Let $c:\mathbb{R} \rightarrow \mathbb{M}_n(\mathbb{R})$ defined by $$c(t)=A e^{tB}$$ where $A\in GL(n,\mathbb{R})$ and $B \in \mathbb{M}_n(\mathbb{R})$.
The question ask me to find $c'(0)$ and $(\text{det}\circ c)'(0)$.
Then find the derivative of $\text{det}:\mathbb{M}_n(\mathbb{R})\rightarrow \mathbb{R}$ at $A$
I did the first part, where: $$c'(0)=AB$$ $$(\text{det}\circ c)'(0)=\text{det}(A) \text{Tr}(B)$$
But I don't know how to deduce $D\text{det}_A$, the derivative of $\text{det}$ at $A$.
Here is what I was thinking, since $D\text{det}_A$ takes initial tangent vector (which is $c'(0)$) to initial tangent vector of $\text{det}\circ c$.
Hence,
$$D\text{det}_A(c'(0)) =(\text{det}\circ c)'(0) $$
and I don't know what to do next.
The idea was to exploit the fact that $$\det A\, tr B=(\det\circ c)'(0) = \nabla_X(\det X)'\big|_{X=c(0)}:c'(0)$$ with $\nabla_X(\det X)'$ being the gradient of the determinant with respect to coefficients of the matrix.

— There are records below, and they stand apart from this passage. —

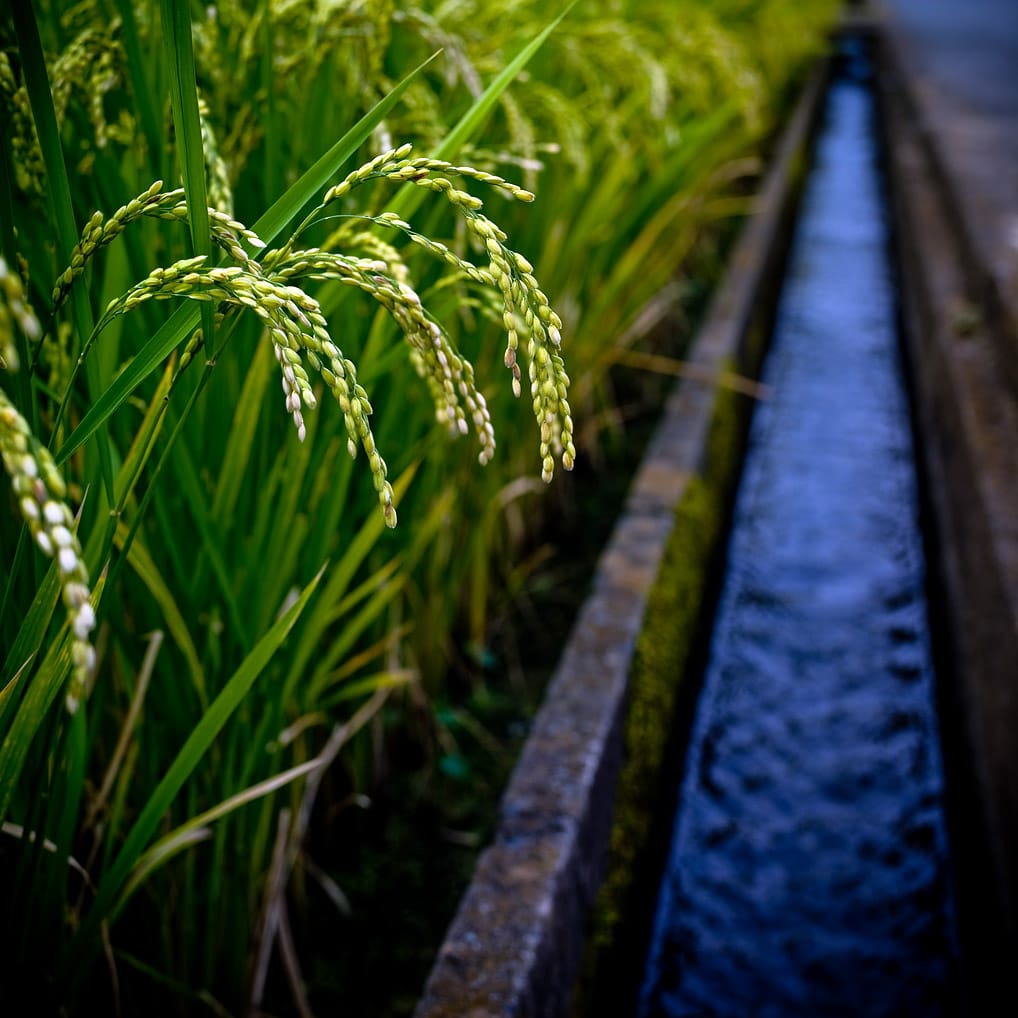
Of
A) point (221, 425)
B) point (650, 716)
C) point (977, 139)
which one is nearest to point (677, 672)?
point (650, 716)

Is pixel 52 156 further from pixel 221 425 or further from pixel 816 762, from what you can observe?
pixel 816 762

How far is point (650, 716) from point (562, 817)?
0.49 m

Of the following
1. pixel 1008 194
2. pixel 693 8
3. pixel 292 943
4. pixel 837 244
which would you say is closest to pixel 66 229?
pixel 292 943

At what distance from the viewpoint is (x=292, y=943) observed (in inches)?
57.9

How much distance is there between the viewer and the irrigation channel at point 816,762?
179 centimetres

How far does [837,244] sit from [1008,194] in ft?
5.78

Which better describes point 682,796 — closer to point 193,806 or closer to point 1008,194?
point 193,806

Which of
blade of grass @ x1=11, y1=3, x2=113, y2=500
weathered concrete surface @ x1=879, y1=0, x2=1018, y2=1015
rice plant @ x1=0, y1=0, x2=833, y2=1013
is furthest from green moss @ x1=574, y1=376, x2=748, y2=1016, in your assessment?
blade of grass @ x1=11, y1=3, x2=113, y2=500

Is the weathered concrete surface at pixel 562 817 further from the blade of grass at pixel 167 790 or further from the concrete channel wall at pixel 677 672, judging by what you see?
the blade of grass at pixel 167 790

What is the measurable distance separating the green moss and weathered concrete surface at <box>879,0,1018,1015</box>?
1.93 ft

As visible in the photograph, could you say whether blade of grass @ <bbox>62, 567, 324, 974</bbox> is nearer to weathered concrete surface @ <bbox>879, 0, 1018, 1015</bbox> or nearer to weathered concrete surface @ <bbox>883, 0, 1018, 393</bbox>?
weathered concrete surface @ <bbox>879, 0, 1018, 1015</bbox>

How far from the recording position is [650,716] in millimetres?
1872

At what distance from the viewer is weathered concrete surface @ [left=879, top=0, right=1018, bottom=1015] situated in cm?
172

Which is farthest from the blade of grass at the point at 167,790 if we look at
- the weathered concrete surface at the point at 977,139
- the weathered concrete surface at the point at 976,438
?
the weathered concrete surface at the point at 977,139
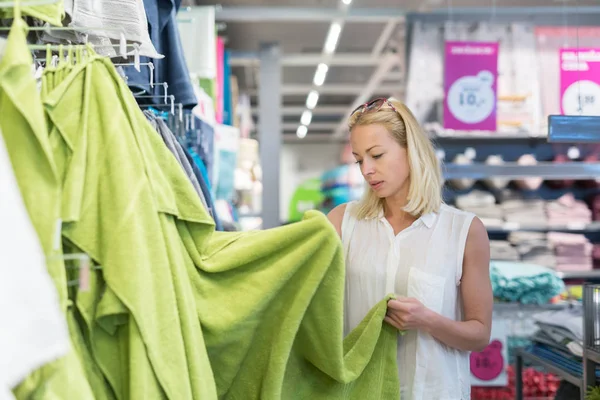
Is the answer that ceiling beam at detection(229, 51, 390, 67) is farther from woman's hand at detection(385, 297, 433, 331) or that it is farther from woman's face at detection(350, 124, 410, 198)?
woman's hand at detection(385, 297, 433, 331)

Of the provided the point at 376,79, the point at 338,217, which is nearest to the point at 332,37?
the point at 376,79

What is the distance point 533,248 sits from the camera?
6.04 m

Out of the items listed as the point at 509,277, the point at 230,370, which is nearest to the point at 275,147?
the point at 509,277

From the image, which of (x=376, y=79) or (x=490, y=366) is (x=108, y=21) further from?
(x=376, y=79)

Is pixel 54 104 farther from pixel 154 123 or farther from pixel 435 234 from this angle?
pixel 435 234

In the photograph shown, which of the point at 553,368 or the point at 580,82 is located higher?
the point at 580,82

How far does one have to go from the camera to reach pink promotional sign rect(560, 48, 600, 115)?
265 centimetres

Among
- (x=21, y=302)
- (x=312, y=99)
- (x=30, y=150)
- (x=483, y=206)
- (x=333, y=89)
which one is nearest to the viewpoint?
(x=21, y=302)

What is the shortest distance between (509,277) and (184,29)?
2851 mm

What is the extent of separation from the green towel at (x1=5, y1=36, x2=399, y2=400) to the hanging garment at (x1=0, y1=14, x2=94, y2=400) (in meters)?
0.02

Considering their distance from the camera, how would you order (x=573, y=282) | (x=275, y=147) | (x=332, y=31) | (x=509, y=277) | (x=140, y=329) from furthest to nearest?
(x=332, y=31) < (x=275, y=147) < (x=573, y=282) < (x=509, y=277) < (x=140, y=329)

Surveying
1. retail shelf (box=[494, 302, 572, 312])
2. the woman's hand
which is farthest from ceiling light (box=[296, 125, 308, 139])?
the woman's hand

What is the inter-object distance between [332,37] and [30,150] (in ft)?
26.1

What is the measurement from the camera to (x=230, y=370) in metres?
1.61
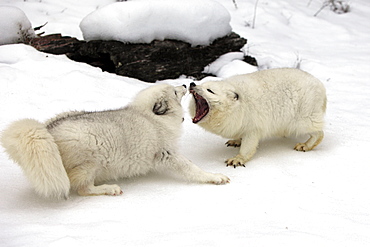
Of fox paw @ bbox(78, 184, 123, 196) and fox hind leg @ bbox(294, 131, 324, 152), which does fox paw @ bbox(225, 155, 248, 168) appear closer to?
fox hind leg @ bbox(294, 131, 324, 152)

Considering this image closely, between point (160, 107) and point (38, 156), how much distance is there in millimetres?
1432

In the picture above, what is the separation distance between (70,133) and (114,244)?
124cm

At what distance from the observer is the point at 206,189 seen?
12.5 feet

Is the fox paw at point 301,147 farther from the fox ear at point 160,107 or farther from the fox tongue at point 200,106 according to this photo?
the fox ear at point 160,107

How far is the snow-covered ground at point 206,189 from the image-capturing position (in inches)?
107

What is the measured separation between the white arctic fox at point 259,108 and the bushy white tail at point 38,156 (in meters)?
1.74

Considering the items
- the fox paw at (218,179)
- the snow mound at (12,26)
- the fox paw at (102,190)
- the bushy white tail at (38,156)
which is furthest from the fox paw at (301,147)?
the snow mound at (12,26)

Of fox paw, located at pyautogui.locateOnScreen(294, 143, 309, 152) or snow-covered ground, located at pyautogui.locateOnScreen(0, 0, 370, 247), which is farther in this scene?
fox paw, located at pyautogui.locateOnScreen(294, 143, 309, 152)

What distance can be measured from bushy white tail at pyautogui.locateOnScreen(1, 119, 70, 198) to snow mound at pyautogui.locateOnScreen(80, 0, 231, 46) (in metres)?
4.03

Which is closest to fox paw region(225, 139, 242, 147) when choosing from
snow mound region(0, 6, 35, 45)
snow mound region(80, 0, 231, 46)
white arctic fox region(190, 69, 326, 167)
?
white arctic fox region(190, 69, 326, 167)

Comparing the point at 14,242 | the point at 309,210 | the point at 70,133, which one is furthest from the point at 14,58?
the point at 309,210

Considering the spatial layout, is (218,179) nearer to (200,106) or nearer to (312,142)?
(200,106)

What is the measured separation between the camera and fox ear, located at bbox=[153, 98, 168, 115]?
13.8 ft

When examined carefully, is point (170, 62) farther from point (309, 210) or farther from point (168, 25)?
point (309, 210)
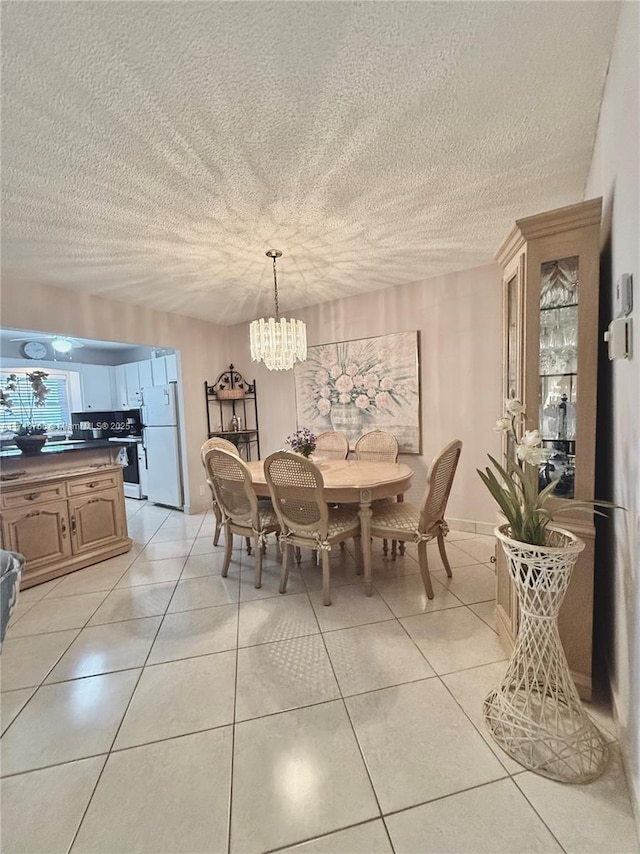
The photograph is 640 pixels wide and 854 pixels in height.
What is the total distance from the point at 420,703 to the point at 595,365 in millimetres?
1609

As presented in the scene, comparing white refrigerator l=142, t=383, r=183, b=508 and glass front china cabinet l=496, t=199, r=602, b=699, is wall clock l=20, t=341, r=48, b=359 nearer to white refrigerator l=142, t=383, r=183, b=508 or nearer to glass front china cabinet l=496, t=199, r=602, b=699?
white refrigerator l=142, t=383, r=183, b=508

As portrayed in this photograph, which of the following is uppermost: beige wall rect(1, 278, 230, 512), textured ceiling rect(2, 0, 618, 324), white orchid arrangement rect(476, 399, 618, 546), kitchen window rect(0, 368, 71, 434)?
textured ceiling rect(2, 0, 618, 324)

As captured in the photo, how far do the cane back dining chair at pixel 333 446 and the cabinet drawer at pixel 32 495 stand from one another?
240 centimetres

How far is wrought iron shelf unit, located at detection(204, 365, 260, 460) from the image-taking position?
4785 millimetres

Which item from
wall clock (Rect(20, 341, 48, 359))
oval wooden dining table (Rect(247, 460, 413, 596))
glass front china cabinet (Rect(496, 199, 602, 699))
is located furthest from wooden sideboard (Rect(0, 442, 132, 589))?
wall clock (Rect(20, 341, 48, 359))

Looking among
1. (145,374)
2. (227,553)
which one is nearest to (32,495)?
(227,553)

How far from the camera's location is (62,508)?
2883 mm

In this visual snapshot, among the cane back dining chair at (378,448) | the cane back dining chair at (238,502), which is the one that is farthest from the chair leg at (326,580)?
the cane back dining chair at (378,448)

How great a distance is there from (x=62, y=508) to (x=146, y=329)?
2140mm

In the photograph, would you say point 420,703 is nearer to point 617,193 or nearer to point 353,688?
point 353,688

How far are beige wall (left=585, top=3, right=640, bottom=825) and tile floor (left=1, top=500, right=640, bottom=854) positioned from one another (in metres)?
0.24

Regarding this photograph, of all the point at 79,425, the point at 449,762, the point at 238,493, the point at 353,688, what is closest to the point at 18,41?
the point at 238,493

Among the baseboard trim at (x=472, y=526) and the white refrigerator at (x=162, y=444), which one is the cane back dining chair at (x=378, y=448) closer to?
the baseboard trim at (x=472, y=526)

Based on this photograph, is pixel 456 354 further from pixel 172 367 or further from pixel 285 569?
pixel 172 367
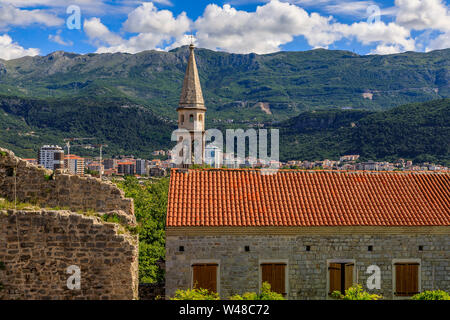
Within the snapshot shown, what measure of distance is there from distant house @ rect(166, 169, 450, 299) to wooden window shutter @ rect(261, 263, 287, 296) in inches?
1.2

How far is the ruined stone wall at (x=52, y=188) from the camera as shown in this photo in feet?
52.3

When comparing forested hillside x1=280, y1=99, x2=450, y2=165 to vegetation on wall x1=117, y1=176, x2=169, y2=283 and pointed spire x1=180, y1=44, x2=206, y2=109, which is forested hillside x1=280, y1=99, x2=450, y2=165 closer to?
pointed spire x1=180, y1=44, x2=206, y2=109

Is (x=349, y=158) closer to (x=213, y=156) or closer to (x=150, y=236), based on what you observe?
(x=213, y=156)

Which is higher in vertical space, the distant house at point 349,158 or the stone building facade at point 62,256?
the distant house at point 349,158

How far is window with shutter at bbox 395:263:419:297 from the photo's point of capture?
53.9 ft

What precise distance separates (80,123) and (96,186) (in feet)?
498

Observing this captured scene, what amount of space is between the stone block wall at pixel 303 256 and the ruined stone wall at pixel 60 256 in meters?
2.72

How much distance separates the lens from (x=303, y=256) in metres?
16.1

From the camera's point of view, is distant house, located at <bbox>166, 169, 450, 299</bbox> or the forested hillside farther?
the forested hillside

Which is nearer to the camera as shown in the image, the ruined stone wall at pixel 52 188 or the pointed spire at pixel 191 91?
the ruined stone wall at pixel 52 188

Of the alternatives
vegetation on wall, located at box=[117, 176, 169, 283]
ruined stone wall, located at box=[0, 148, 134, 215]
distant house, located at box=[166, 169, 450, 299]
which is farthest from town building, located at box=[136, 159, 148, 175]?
distant house, located at box=[166, 169, 450, 299]

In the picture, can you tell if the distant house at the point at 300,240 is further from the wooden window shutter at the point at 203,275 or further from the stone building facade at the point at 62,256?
the stone building facade at the point at 62,256

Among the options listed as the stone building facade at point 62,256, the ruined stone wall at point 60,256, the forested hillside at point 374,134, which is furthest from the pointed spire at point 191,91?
the forested hillside at point 374,134

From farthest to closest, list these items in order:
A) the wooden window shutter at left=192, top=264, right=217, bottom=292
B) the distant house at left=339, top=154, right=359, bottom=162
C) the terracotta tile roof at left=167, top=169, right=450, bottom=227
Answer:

Hence, we get $$\det A\,tr B = \nabla (\det A):(AB)$$ As $\det A\ne0$, we can chose $AB$ to be whatever matrix we want: For example, if $AB=e_{ij}$, then $(\nabla (\det A):(AB)_{ij}=\nabla (\det A)_{ij}$, and on the other hand we have $B=A^{-1}e_{ij}$, therefore $tr B = (A^{-1})_{ji}$.
Finally, by enumerating all possible indices $i,j$ we conclude that $$\nabla(\det A) = \det A(A^{-1})^T.$$
As a side note, I think that Laplace development for determinant together with the notion of comatrix allow to obtain the above formula in a much easier way.
An addendum: where the double contraction comes from: let $X $ with components $x_{ij}$ be a square matrix and we study the gradient of $f(X)$ - certain numerical function depending on $X$. This gradient $\nabla_X f(X)$ is a matrix whose components are $$(\nabla_X f(X))_{ij}=\frac{\partial f(X)}{\partial x_{ij}}.$$ Now let us suppose that $X=X(t)$ and we want the derivative of the function $t\to f(X(t))$. By the rule of composite derivative we get $$\frac{d}{dt}f(X(t)) = \sum_{ij}\frac{\partial f(X)}{\partial x_{ij}}\big|_{X=X(t)}\cdot \frac{d}{dt}x_{ij}(t). $$
Now, take into account that $\frac{d}{dt}x_{ij}(t)$ form a matrix $X'(t)$ and the definition of double contraction: $A:B = \sum_{i,j}A_{ij}B_{ij}$ to obtain $$\frac{d}{dt}f(X(t)) = \nabla_X f(X(t)):X'(t).$$
The derivative of the matrix is taken component-wise (i.e. "the derivative of a matrix is a matrix of derivatives").